● **LISTING**:
%%

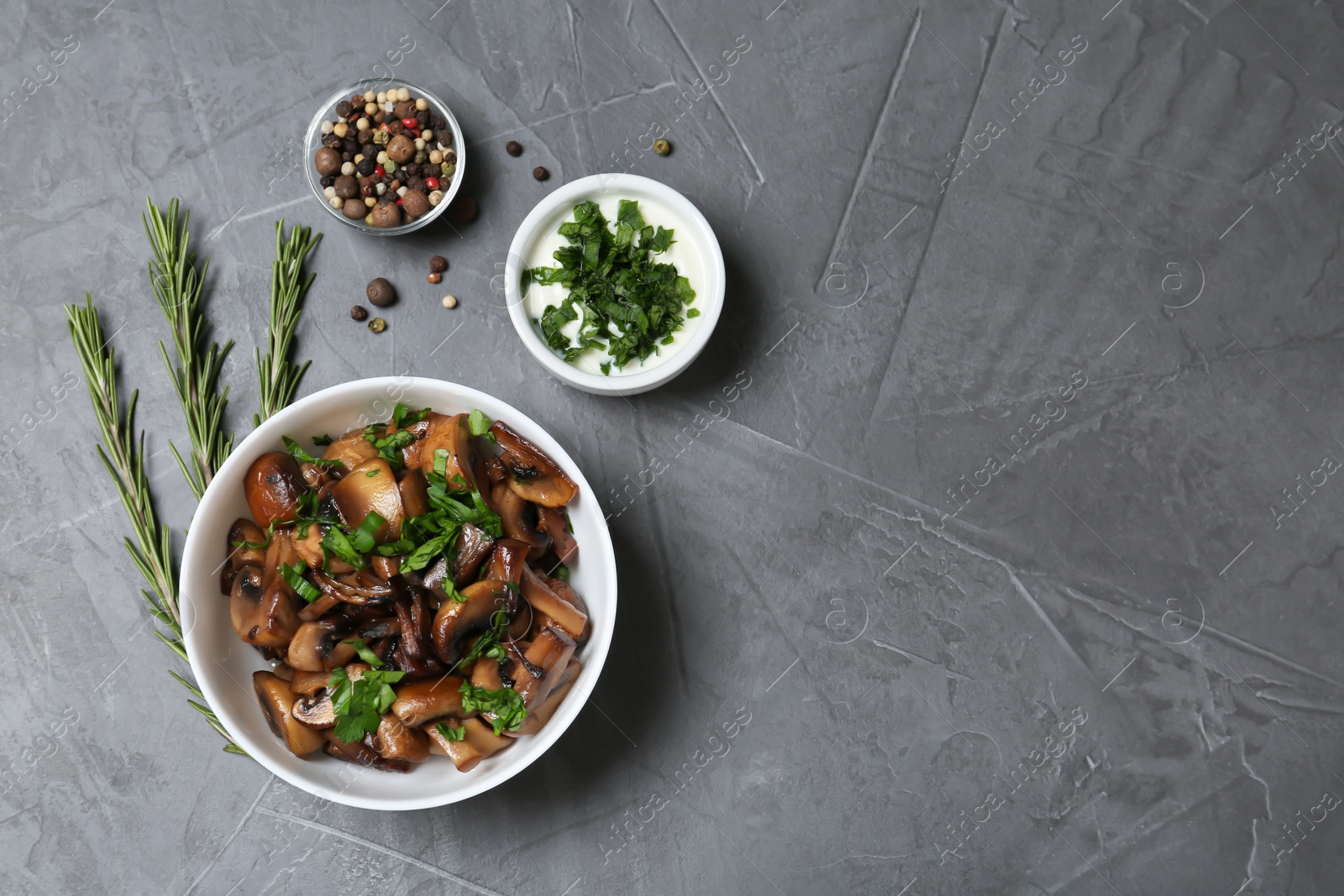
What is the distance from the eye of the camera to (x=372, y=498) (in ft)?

%%
%%

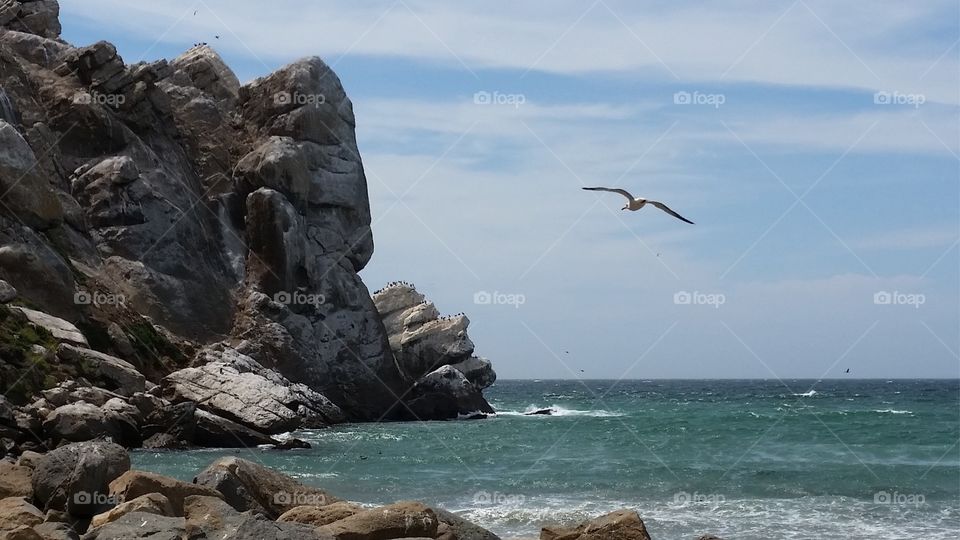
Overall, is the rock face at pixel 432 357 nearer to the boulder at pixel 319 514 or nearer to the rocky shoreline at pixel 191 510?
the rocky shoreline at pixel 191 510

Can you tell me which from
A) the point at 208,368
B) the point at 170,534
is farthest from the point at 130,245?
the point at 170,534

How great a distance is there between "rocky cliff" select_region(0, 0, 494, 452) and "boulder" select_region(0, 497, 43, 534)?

%%
%%

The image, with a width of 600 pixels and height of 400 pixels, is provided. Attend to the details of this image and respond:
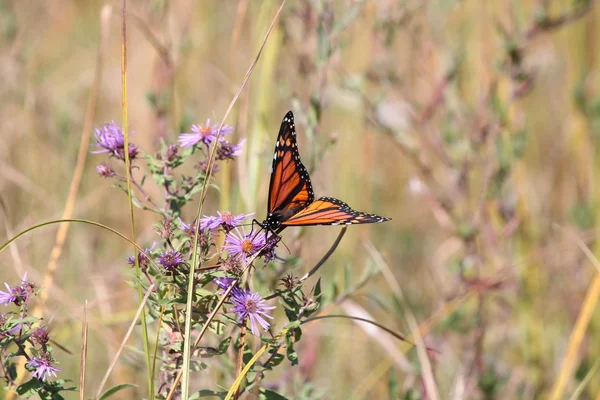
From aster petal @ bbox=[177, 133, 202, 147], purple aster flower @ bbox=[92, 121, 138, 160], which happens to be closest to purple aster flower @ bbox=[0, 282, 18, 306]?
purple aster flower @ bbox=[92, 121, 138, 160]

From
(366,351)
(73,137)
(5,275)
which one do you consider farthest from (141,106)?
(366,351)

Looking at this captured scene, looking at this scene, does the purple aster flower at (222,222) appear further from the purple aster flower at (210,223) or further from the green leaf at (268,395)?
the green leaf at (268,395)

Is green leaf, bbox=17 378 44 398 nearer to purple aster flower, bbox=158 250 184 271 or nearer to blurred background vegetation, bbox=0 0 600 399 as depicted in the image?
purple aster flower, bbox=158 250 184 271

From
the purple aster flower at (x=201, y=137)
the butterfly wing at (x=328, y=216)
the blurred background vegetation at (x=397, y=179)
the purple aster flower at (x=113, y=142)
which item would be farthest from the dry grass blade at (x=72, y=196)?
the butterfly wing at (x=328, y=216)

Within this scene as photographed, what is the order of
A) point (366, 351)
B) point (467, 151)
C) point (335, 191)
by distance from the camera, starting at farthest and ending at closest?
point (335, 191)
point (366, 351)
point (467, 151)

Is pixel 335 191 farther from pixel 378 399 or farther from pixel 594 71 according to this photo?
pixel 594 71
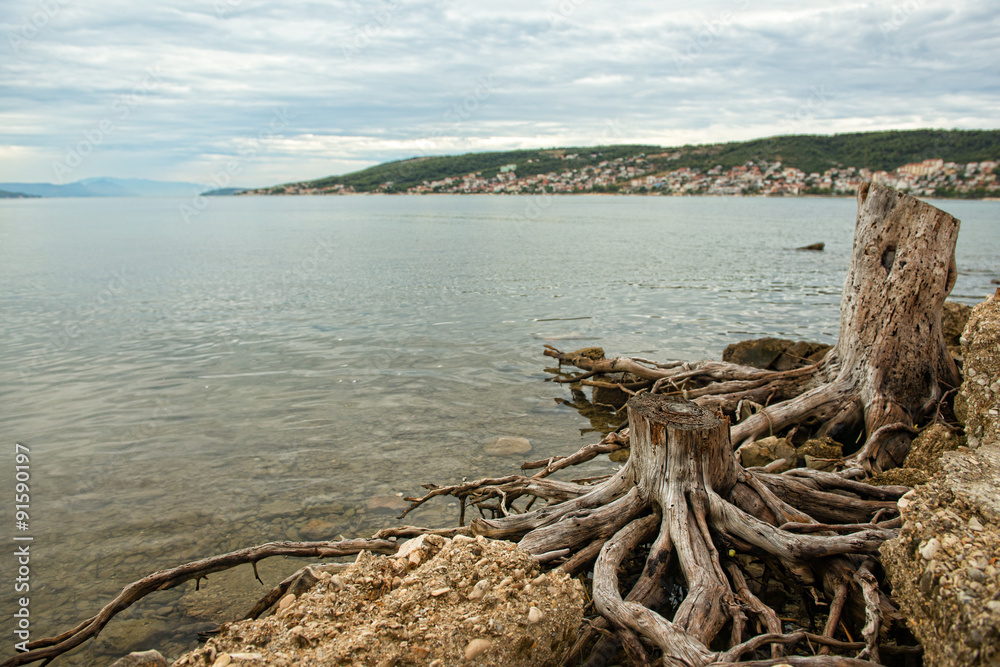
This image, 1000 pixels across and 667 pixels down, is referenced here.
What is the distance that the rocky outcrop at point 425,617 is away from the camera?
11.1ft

%%

● **TASK TO COMPLETE**: Starting at the line containing "Can you tell me which from" and ending after the line containing "How great a", rewrite those lines of the records with "rocky cliff" changed to "cliff face" and everything else left as is.

● **COMPLETE RESPONSE**:
Can you tell me which from
A) the point at 208,368
B) the point at 170,534
is farthest from the point at 130,245?
the point at 170,534

How great a distance is there between "cliff face" select_region(0, 0, 494, 452) and "boulder" select_region(0, 497, 43, 534)?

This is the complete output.